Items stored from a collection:
........
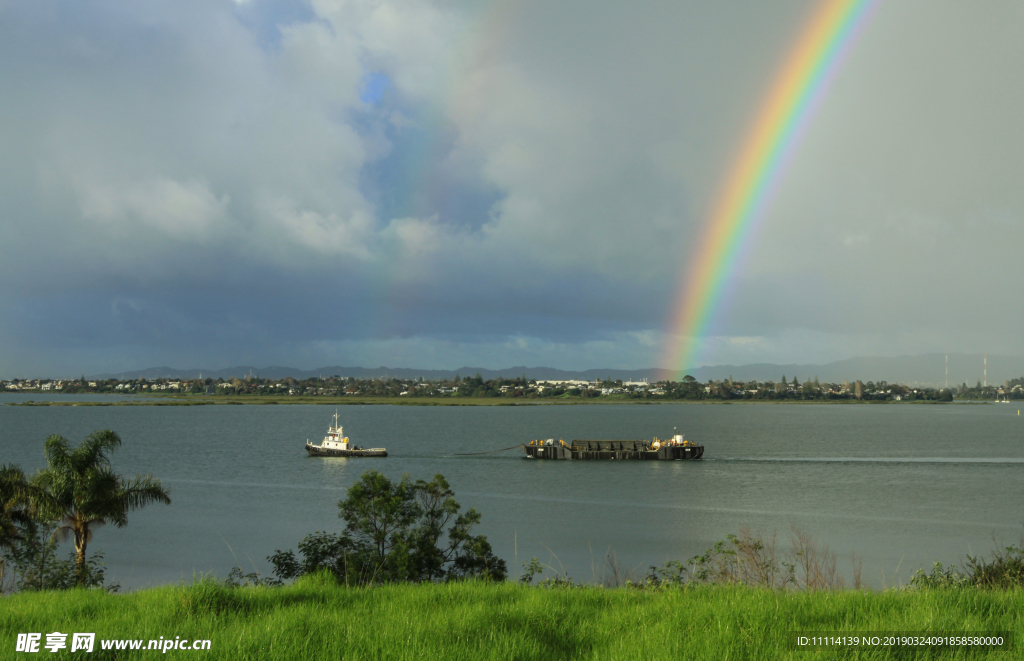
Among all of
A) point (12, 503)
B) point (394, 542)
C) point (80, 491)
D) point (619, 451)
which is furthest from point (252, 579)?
point (619, 451)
........
Copy every line of the listing above word for word, but leave out the pictures.

Reply to the task:
Among all of
A) point (12, 503)
B) point (394, 542)
C) point (80, 491)
D) point (619, 451)
which is furthest from point (252, 579)?
point (619, 451)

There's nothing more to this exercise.